RELATIONS TO A NATIONAL UNIVERSITY.--A national museum should radiate an educational influence to the remotest portions of the country. It should set the standard for all other museums, whether in public school, academy, college, university, or the larger museums under municipal and State control. Its influence should be exercised largely through its publications and through those who come to study its collections and the methods of work of the investigators connected directly or indirectly with its scientific staff. In its library system the student should have access to the literature bearing upon the subjects with which the museum is concerned. In its exhibition halls each object should be labeled and arranged with the view of presenting, by graphic illustration and concise description, all that it is capable of teaching, either as a discrete object or as one of a series of objects telling the story of the evolution of the group to which it belongs. Such a museum is not a place where the uninformed student may obtain the elements of a university training; it is an institution where the post-graduate student can secure access to material for study and research in connection with men who are carrying forward scientific work of the highest type. Dr. D. C. Gilman would go further than this. He says:[9]

[Footnote 9: Century Magazine, vol. lv, 1897, p. 156.]

"Any person of either sex, from any place, of whatever age, without any question as to his previous academic degree, should be admissible; provided, however, that he demonstrate his fitness to the satisfaction of the leader in the subject of his predilection."

Dr. Gilman thinks that such an organization "may be developed more readily around the Smithsonian Institution, with less friction, less expense, less peril, and with the prospect of more permanent and widespread advantages to the country, than by a dozen denominational seminaries or one colossal university of the United States.

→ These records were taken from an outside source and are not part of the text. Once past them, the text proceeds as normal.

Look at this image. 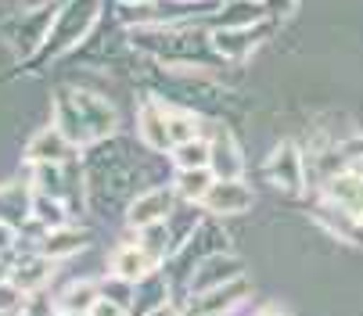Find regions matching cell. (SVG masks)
Segmentation results:
<instances>
[{"instance_id":"1","label":"cell","mask_w":363,"mask_h":316,"mask_svg":"<svg viewBox=\"0 0 363 316\" xmlns=\"http://www.w3.org/2000/svg\"><path fill=\"white\" fill-rule=\"evenodd\" d=\"M97 18H101V0H65V4H58L40 55L58 58V55H65V50L79 47L86 40V33L97 26Z\"/></svg>"},{"instance_id":"2","label":"cell","mask_w":363,"mask_h":316,"mask_svg":"<svg viewBox=\"0 0 363 316\" xmlns=\"http://www.w3.org/2000/svg\"><path fill=\"white\" fill-rule=\"evenodd\" d=\"M245 277H252V270H248V262L234 248L216 252V255H205L201 262H194L187 281H184V298L187 295H201V291H213V288H223V284H234V281H245Z\"/></svg>"},{"instance_id":"3","label":"cell","mask_w":363,"mask_h":316,"mask_svg":"<svg viewBox=\"0 0 363 316\" xmlns=\"http://www.w3.org/2000/svg\"><path fill=\"white\" fill-rule=\"evenodd\" d=\"M267 180L281 191V194H302L309 184V166H306V154L295 140H277L263 162Z\"/></svg>"},{"instance_id":"4","label":"cell","mask_w":363,"mask_h":316,"mask_svg":"<svg viewBox=\"0 0 363 316\" xmlns=\"http://www.w3.org/2000/svg\"><path fill=\"white\" fill-rule=\"evenodd\" d=\"M133 137L151 154H169L173 151V137H169V123H166V97L140 94L137 112H133Z\"/></svg>"},{"instance_id":"5","label":"cell","mask_w":363,"mask_h":316,"mask_svg":"<svg viewBox=\"0 0 363 316\" xmlns=\"http://www.w3.org/2000/svg\"><path fill=\"white\" fill-rule=\"evenodd\" d=\"M177 191H173V184L169 180H162V184H151V187H140L130 201H126V208H123V223L130 227V230H140V227H147V223H162V220H169V213L177 208Z\"/></svg>"},{"instance_id":"6","label":"cell","mask_w":363,"mask_h":316,"mask_svg":"<svg viewBox=\"0 0 363 316\" xmlns=\"http://www.w3.org/2000/svg\"><path fill=\"white\" fill-rule=\"evenodd\" d=\"M11 262V284L29 298V295H47L50 281L62 270V262H55L50 255H43L40 248H18L15 255H8Z\"/></svg>"},{"instance_id":"7","label":"cell","mask_w":363,"mask_h":316,"mask_svg":"<svg viewBox=\"0 0 363 316\" xmlns=\"http://www.w3.org/2000/svg\"><path fill=\"white\" fill-rule=\"evenodd\" d=\"M76 108H79V119L86 126V137L90 144L105 140V137H116L119 133V108L97 90H86V86H69Z\"/></svg>"},{"instance_id":"8","label":"cell","mask_w":363,"mask_h":316,"mask_svg":"<svg viewBox=\"0 0 363 316\" xmlns=\"http://www.w3.org/2000/svg\"><path fill=\"white\" fill-rule=\"evenodd\" d=\"M263 40H270V22L241 26V29L209 26V43H213V55H216L220 62H248Z\"/></svg>"},{"instance_id":"9","label":"cell","mask_w":363,"mask_h":316,"mask_svg":"<svg viewBox=\"0 0 363 316\" xmlns=\"http://www.w3.org/2000/svg\"><path fill=\"white\" fill-rule=\"evenodd\" d=\"M255 201H259V198H255V187L241 176V180H216L213 191L205 194L201 208H205L209 216H216V220H234V216L252 213Z\"/></svg>"},{"instance_id":"10","label":"cell","mask_w":363,"mask_h":316,"mask_svg":"<svg viewBox=\"0 0 363 316\" xmlns=\"http://www.w3.org/2000/svg\"><path fill=\"white\" fill-rule=\"evenodd\" d=\"M248 298H252V288H248V277H245V281L201 291V295H187L180 305L187 309V316H234Z\"/></svg>"},{"instance_id":"11","label":"cell","mask_w":363,"mask_h":316,"mask_svg":"<svg viewBox=\"0 0 363 316\" xmlns=\"http://www.w3.org/2000/svg\"><path fill=\"white\" fill-rule=\"evenodd\" d=\"M72 158H79V147L55 123L33 130L22 144V162H72Z\"/></svg>"},{"instance_id":"12","label":"cell","mask_w":363,"mask_h":316,"mask_svg":"<svg viewBox=\"0 0 363 316\" xmlns=\"http://www.w3.org/2000/svg\"><path fill=\"white\" fill-rule=\"evenodd\" d=\"M90 244H94V234H90L83 223L69 220V223L50 227V230L43 234L40 252H43V255H50L55 262H62V266H69V262H76L79 255H86V252H90Z\"/></svg>"},{"instance_id":"13","label":"cell","mask_w":363,"mask_h":316,"mask_svg":"<svg viewBox=\"0 0 363 316\" xmlns=\"http://www.w3.org/2000/svg\"><path fill=\"white\" fill-rule=\"evenodd\" d=\"M209 169L216 173V180H241L245 176V166H248V158H245V147L241 140L234 137V130L227 123L216 126V133L209 137Z\"/></svg>"},{"instance_id":"14","label":"cell","mask_w":363,"mask_h":316,"mask_svg":"<svg viewBox=\"0 0 363 316\" xmlns=\"http://www.w3.org/2000/svg\"><path fill=\"white\" fill-rule=\"evenodd\" d=\"M159 266H162V262H155V259L140 248V241H137V237L119 241V244L105 255V273L123 277V281H130V284L144 281L151 270H159Z\"/></svg>"},{"instance_id":"15","label":"cell","mask_w":363,"mask_h":316,"mask_svg":"<svg viewBox=\"0 0 363 316\" xmlns=\"http://www.w3.org/2000/svg\"><path fill=\"white\" fill-rule=\"evenodd\" d=\"M320 194H324L328 201H335L338 208H345L349 216L363 220V173H359L356 166H345V169L331 173V176L324 180Z\"/></svg>"},{"instance_id":"16","label":"cell","mask_w":363,"mask_h":316,"mask_svg":"<svg viewBox=\"0 0 363 316\" xmlns=\"http://www.w3.org/2000/svg\"><path fill=\"white\" fill-rule=\"evenodd\" d=\"M173 277L166 273V266H159V270H151L144 281H137L133 284V305H130V312L133 316H147V312H155V309H162V305H169L173 302Z\"/></svg>"},{"instance_id":"17","label":"cell","mask_w":363,"mask_h":316,"mask_svg":"<svg viewBox=\"0 0 363 316\" xmlns=\"http://www.w3.org/2000/svg\"><path fill=\"white\" fill-rule=\"evenodd\" d=\"M29 216H33V187H29V180L26 176L0 180V220L22 227Z\"/></svg>"},{"instance_id":"18","label":"cell","mask_w":363,"mask_h":316,"mask_svg":"<svg viewBox=\"0 0 363 316\" xmlns=\"http://www.w3.org/2000/svg\"><path fill=\"white\" fill-rule=\"evenodd\" d=\"M313 220H317L320 230H331L335 237H342V241H349V244H363V220L349 216L345 208H338L335 201L320 198L317 208H313Z\"/></svg>"},{"instance_id":"19","label":"cell","mask_w":363,"mask_h":316,"mask_svg":"<svg viewBox=\"0 0 363 316\" xmlns=\"http://www.w3.org/2000/svg\"><path fill=\"white\" fill-rule=\"evenodd\" d=\"M50 298H55L58 309H83V312H90L94 302L101 298V277H72L58 291H50Z\"/></svg>"},{"instance_id":"20","label":"cell","mask_w":363,"mask_h":316,"mask_svg":"<svg viewBox=\"0 0 363 316\" xmlns=\"http://www.w3.org/2000/svg\"><path fill=\"white\" fill-rule=\"evenodd\" d=\"M169 184H173V191H177V198H180V201L201 205V201H205V194H209V191H213V184H216V173H213L209 166H201V169H173Z\"/></svg>"},{"instance_id":"21","label":"cell","mask_w":363,"mask_h":316,"mask_svg":"<svg viewBox=\"0 0 363 316\" xmlns=\"http://www.w3.org/2000/svg\"><path fill=\"white\" fill-rule=\"evenodd\" d=\"M137 241H140V248L155 259V262H166L173 259V252H177V241H173V230H169V223L162 220V223H147V227H140V230H130Z\"/></svg>"},{"instance_id":"22","label":"cell","mask_w":363,"mask_h":316,"mask_svg":"<svg viewBox=\"0 0 363 316\" xmlns=\"http://www.w3.org/2000/svg\"><path fill=\"white\" fill-rule=\"evenodd\" d=\"M76 213H72V205L65 201V198H58V194H43V191H33V216L29 220H36V223H43L47 230L50 227H62V223H69Z\"/></svg>"},{"instance_id":"23","label":"cell","mask_w":363,"mask_h":316,"mask_svg":"<svg viewBox=\"0 0 363 316\" xmlns=\"http://www.w3.org/2000/svg\"><path fill=\"white\" fill-rule=\"evenodd\" d=\"M209 137H191V140H180L173 144V151L166 154V162L173 169H201V166H209Z\"/></svg>"},{"instance_id":"24","label":"cell","mask_w":363,"mask_h":316,"mask_svg":"<svg viewBox=\"0 0 363 316\" xmlns=\"http://www.w3.org/2000/svg\"><path fill=\"white\" fill-rule=\"evenodd\" d=\"M101 295L119 305H133V284L123 277H112V273H101Z\"/></svg>"},{"instance_id":"25","label":"cell","mask_w":363,"mask_h":316,"mask_svg":"<svg viewBox=\"0 0 363 316\" xmlns=\"http://www.w3.org/2000/svg\"><path fill=\"white\" fill-rule=\"evenodd\" d=\"M18 227L15 223H8V220H0V259H8V255H15L18 252Z\"/></svg>"},{"instance_id":"26","label":"cell","mask_w":363,"mask_h":316,"mask_svg":"<svg viewBox=\"0 0 363 316\" xmlns=\"http://www.w3.org/2000/svg\"><path fill=\"white\" fill-rule=\"evenodd\" d=\"M26 302V295L11 284V281H0V312H8V309H18Z\"/></svg>"},{"instance_id":"27","label":"cell","mask_w":363,"mask_h":316,"mask_svg":"<svg viewBox=\"0 0 363 316\" xmlns=\"http://www.w3.org/2000/svg\"><path fill=\"white\" fill-rule=\"evenodd\" d=\"M90 316H133V312H130V305H119V302H112V298L101 295V298L94 302Z\"/></svg>"},{"instance_id":"28","label":"cell","mask_w":363,"mask_h":316,"mask_svg":"<svg viewBox=\"0 0 363 316\" xmlns=\"http://www.w3.org/2000/svg\"><path fill=\"white\" fill-rule=\"evenodd\" d=\"M298 8V0H267V11L270 15H291Z\"/></svg>"},{"instance_id":"29","label":"cell","mask_w":363,"mask_h":316,"mask_svg":"<svg viewBox=\"0 0 363 316\" xmlns=\"http://www.w3.org/2000/svg\"><path fill=\"white\" fill-rule=\"evenodd\" d=\"M147 316H187V309H184L180 302H169V305H162V309H155V312H147Z\"/></svg>"},{"instance_id":"30","label":"cell","mask_w":363,"mask_h":316,"mask_svg":"<svg viewBox=\"0 0 363 316\" xmlns=\"http://www.w3.org/2000/svg\"><path fill=\"white\" fill-rule=\"evenodd\" d=\"M22 11H40V8H58V0H18Z\"/></svg>"},{"instance_id":"31","label":"cell","mask_w":363,"mask_h":316,"mask_svg":"<svg viewBox=\"0 0 363 316\" xmlns=\"http://www.w3.org/2000/svg\"><path fill=\"white\" fill-rule=\"evenodd\" d=\"M255 316H288V309H281V305H263Z\"/></svg>"},{"instance_id":"32","label":"cell","mask_w":363,"mask_h":316,"mask_svg":"<svg viewBox=\"0 0 363 316\" xmlns=\"http://www.w3.org/2000/svg\"><path fill=\"white\" fill-rule=\"evenodd\" d=\"M58 316H90V312H83V309H58Z\"/></svg>"},{"instance_id":"33","label":"cell","mask_w":363,"mask_h":316,"mask_svg":"<svg viewBox=\"0 0 363 316\" xmlns=\"http://www.w3.org/2000/svg\"><path fill=\"white\" fill-rule=\"evenodd\" d=\"M22 305H26V302H22ZM22 305H18V309H8V312H0V316H22Z\"/></svg>"},{"instance_id":"34","label":"cell","mask_w":363,"mask_h":316,"mask_svg":"<svg viewBox=\"0 0 363 316\" xmlns=\"http://www.w3.org/2000/svg\"><path fill=\"white\" fill-rule=\"evenodd\" d=\"M184 4H205V0H184Z\"/></svg>"},{"instance_id":"35","label":"cell","mask_w":363,"mask_h":316,"mask_svg":"<svg viewBox=\"0 0 363 316\" xmlns=\"http://www.w3.org/2000/svg\"><path fill=\"white\" fill-rule=\"evenodd\" d=\"M259 4H267V0H259Z\"/></svg>"},{"instance_id":"36","label":"cell","mask_w":363,"mask_h":316,"mask_svg":"<svg viewBox=\"0 0 363 316\" xmlns=\"http://www.w3.org/2000/svg\"><path fill=\"white\" fill-rule=\"evenodd\" d=\"M58 4H65V0H58Z\"/></svg>"}]
</instances>
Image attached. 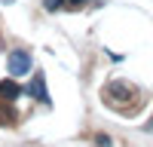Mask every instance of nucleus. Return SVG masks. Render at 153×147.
<instances>
[{
	"instance_id": "1",
	"label": "nucleus",
	"mask_w": 153,
	"mask_h": 147,
	"mask_svg": "<svg viewBox=\"0 0 153 147\" xmlns=\"http://www.w3.org/2000/svg\"><path fill=\"white\" fill-rule=\"evenodd\" d=\"M9 74L12 77H25V74L31 71V55L28 52H22V49H16V52H9Z\"/></svg>"
},
{
	"instance_id": "2",
	"label": "nucleus",
	"mask_w": 153,
	"mask_h": 147,
	"mask_svg": "<svg viewBox=\"0 0 153 147\" xmlns=\"http://www.w3.org/2000/svg\"><path fill=\"white\" fill-rule=\"evenodd\" d=\"M104 98L107 101H113V98H135V89H129V86H123V83H110L107 89H104Z\"/></svg>"
},
{
	"instance_id": "3",
	"label": "nucleus",
	"mask_w": 153,
	"mask_h": 147,
	"mask_svg": "<svg viewBox=\"0 0 153 147\" xmlns=\"http://www.w3.org/2000/svg\"><path fill=\"white\" fill-rule=\"evenodd\" d=\"M0 98H6V101L19 98V86H16V80H6V83H0Z\"/></svg>"
},
{
	"instance_id": "4",
	"label": "nucleus",
	"mask_w": 153,
	"mask_h": 147,
	"mask_svg": "<svg viewBox=\"0 0 153 147\" xmlns=\"http://www.w3.org/2000/svg\"><path fill=\"white\" fill-rule=\"evenodd\" d=\"M31 92H34V95H40V101H49L46 86H43V74H37V80H34V86H31Z\"/></svg>"
},
{
	"instance_id": "5",
	"label": "nucleus",
	"mask_w": 153,
	"mask_h": 147,
	"mask_svg": "<svg viewBox=\"0 0 153 147\" xmlns=\"http://www.w3.org/2000/svg\"><path fill=\"white\" fill-rule=\"evenodd\" d=\"M89 0H65V6H71V9H80V6H86Z\"/></svg>"
},
{
	"instance_id": "6",
	"label": "nucleus",
	"mask_w": 153,
	"mask_h": 147,
	"mask_svg": "<svg viewBox=\"0 0 153 147\" xmlns=\"http://www.w3.org/2000/svg\"><path fill=\"white\" fill-rule=\"evenodd\" d=\"M61 3H65V0H46V9H49V12H55Z\"/></svg>"
},
{
	"instance_id": "7",
	"label": "nucleus",
	"mask_w": 153,
	"mask_h": 147,
	"mask_svg": "<svg viewBox=\"0 0 153 147\" xmlns=\"http://www.w3.org/2000/svg\"><path fill=\"white\" fill-rule=\"evenodd\" d=\"M95 141H98V147H110V138H107V135H98Z\"/></svg>"
}]
</instances>
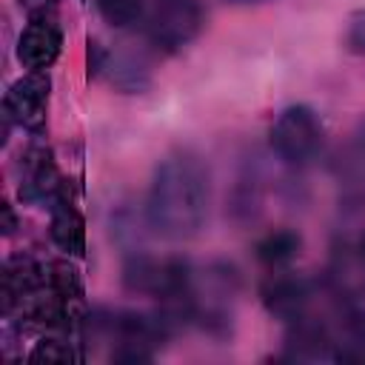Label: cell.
Segmentation results:
<instances>
[{"label":"cell","mask_w":365,"mask_h":365,"mask_svg":"<svg viewBox=\"0 0 365 365\" xmlns=\"http://www.w3.org/2000/svg\"><path fill=\"white\" fill-rule=\"evenodd\" d=\"M208 168L197 154L174 151L154 165L145 197V222L165 240H191L208 220Z\"/></svg>","instance_id":"obj_1"},{"label":"cell","mask_w":365,"mask_h":365,"mask_svg":"<svg viewBox=\"0 0 365 365\" xmlns=\"http://www.w3.org/2000/svg\"><path fill=\"white\" fill-rule=\"evenodd\" d=\"M322 145H325V125L311 106L294 103L277 114L271 125V151L285 165L291 168L308 165L311 160H317Z\"/></svg>","instance_id":"obj_2"},{"label":"cell","mask_w":365,"mask_h":365,"mask_svg":"<svg viewBox=\"0 0 365 365\" xmlns=\"http://www.w3.org/2000/svg\"><path fill=\"white\" fill-rule=\"evenodd\" d=\"M205 26L200 0H154L148 11V37L163 51H180Z\"/></svg>","instance_id":"obj_3"},{"label":"cell","mask_w":365,"mask_h":365,"mask_svg":"<svg viewBox=\"0 0 365 365\" xmlns=\"http://www.w3.org/2000/svg\"><path fill=\"white\" fill-rule=\"evenodd\" d=\"M311 299H314V282L294 271L274 268V274L265 277L259 285L262 308L279 322H294L297 317H302L308 311Z\"/></svg>","instance_id":"obj_4"},{"label":"cell","mask_w":365,"mask_h":365,"mask_svg":"<svg viewBox=\"0 0 365 365\" xmlns=\"http://www.w3.org/2000/svg\"><path fill=\"white\" fill-rule=\"evenodd\" d=\"M46 103H48V77L43 71H29L14 80L3 97V114L9 123L23 125L31 134H40L46 125Z\"/></svg>","instance_id":"obj_5"},{"label":"cell","mask_w":365,"mask_h":365,"mask_svg":"<svg viewBox=\"0 0 365 365\" xmlns=\"http://www.w3.org/2000/svg\"><path fill=\"white\" fill-rule=\"evenodd\" d=\"M63 51V31L46 14L29 20V26L17 37V60L29 71H46L57 63Z\"/></svg>","instance_id":"obj_6"},{"label":"cell","mask_w":365,"mask_h":365,"mask_svg":"<svg viewBox=\"0 0 365 365\" xmlns=\"http://www.w3.org/2000/svg\"><path fill=\"white\" fill-rule=\"evenodd\" d=\"M325 282L334 291V297L348 299H365V257L354 245H336L325 271Z\"/></svg>","instance_id":"obj_7"},{"label":"cell","mask_w":365,"mask_h":365,"mask_svg":"<svg viewBox=\"0 0 365 365\" xmlns=\"http://www.w3.org/2000/svg\"><path fill=\"white\" fill-rule=\"evenodd\" d=\"M51 240L60 251L80 257L86 251V222L80 217V211L71 205V200L60 197L51 205Z\"/></svg>","instance_id":"obj_8"},{"label":"cell","mask_w":365,"mask_h":365,"mask_svg":"<svg viewBox=\"0 0 365 365\" xmlns=\"http://www.w3.org/2000/svg\"><path fill=\"white\" fill-rule=\"evenodd\" d=\"M299 251H302V234L297 228H277L254 242V257L265 268H285L299 257Z\"/></svg>","instance_id":"obj_9"},{"label":"cell","mask_w":365,"mask_h":365,"mask_svg":"<svg viewBox=\"0 0 365 365\" xmlns=\"http://www.w3.org/2000/svg\"><path fill=\"white\" fill-rule=\"evenodd\" d=\"M103 74H108L111 86L117 91H123V94H143L151 86V77H148L145 63L137 60L134 54H111L108 51V60H106Z\"/></svg>","instance_id":"obj_10"},{"label":"cell","mask_w":365,"mask_h":365,"mask_svg":"<svg viewBox=\"0 0 365 365\" xmlns=\"http://www.w3.org/2000/svg\"><path fill=\"white\" fill-rule=\"evenodd\" d=\"M160 274H163V262L151 259L143 251H134L123 262V288L131 291V294H148V297H154L157 294V285H160Z\"/></svg>","instance_id":"obj_11"},{"label":"cell","mask_w":365,"mask_h":365,"mask_svg":"<svg viewBox=\"0 0 365 365\" xmlns=\"http://www.w3.org/2000/svg\"><path fill=\"white\" fill-rule=\"evenodd\" d=\"M94 9L111 29H131L148 17V0H94Z\"/></svg>","instance_id":"obj_12"},{"label":"cell","mask_w":365,"mask_h":365,"mask_svg":"<svg viewBox=\"0 0 365 365\" xmlns=\"http://www.w3.org/2000/svg\"><path fill=\"white\" fill-rule=\"evenodd\" d=\"M31 362H68L71 359V348L60 339H40L34 345V351L29 354Z\"/></svg>","instance_id":"obj_13"},{"label":"cell","mask_w":365,"mask_h":365,"mask_svg":"<svg viewBox=\"0 0 365 365\" xmlns=\"http://www.w3.org/2000/svg\"><path fill=\"white\" fill-rule=\"evenodd\" d=\"M345 46H348L351 54L365 57V9L351 14L348 29H345Z\"/></svg>","instance_id":"obj_14"},{"label":"cell","mask_w":365,"mask_h":365,"mask_svg":"<svg viewBox=\"0 0 365 365\" xmlns=\"http://www.w3.org/2000/svg\"><path fill=\"white\" fill-rule=\"evenodd\" d=\"M14 228H17V217H14L11 205L3 202V234H14Z\"/></svg>","instance_id":"obj_15"},{"label":"cell","mask_w":365,"mask_h":365,"mask_svg":"<svg viewBox=\"0 0 365 365\" xmlns=\"http://www.w3.org/2000/svg\"><path fill=\"white\" fill-rule=\"evenodd\" d=\"M356 248H359V254L365 257V228H362V234H359V240H356Z\"/></svg>","instance_id":"obj_16"},{"label":"cell","mask_w":365,"mask_h":365,"mask_svg":"<svg viewBox=\"0 0 365 365\" xmlns=\"http://www.w3.org/2000/svg\"><path fill=\"white\" fill-rule=\"evenodd\" d=\"M228 3H262V0H228Z\"/></svg>","instance_id":"obj_17"}]
</instances>
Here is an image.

"To the special opportunities that the Smithsonian and its affiliations could offer, every university, at a distance or near by, might be glad to send its most promising students for a residence of weeks, months, or years, never losing control of them. Many other persons, disconnected with universities, but proficient to a considerable degree in one study or another, would also resort with pleasure and gratitude, and with prospect of great advantages, to the rare opportunities which Washington affords for study and investigation in history, political science, literature, ethnology, anthropology, medicine, agriculture, meteorology, geology, geodesy, and astronomy."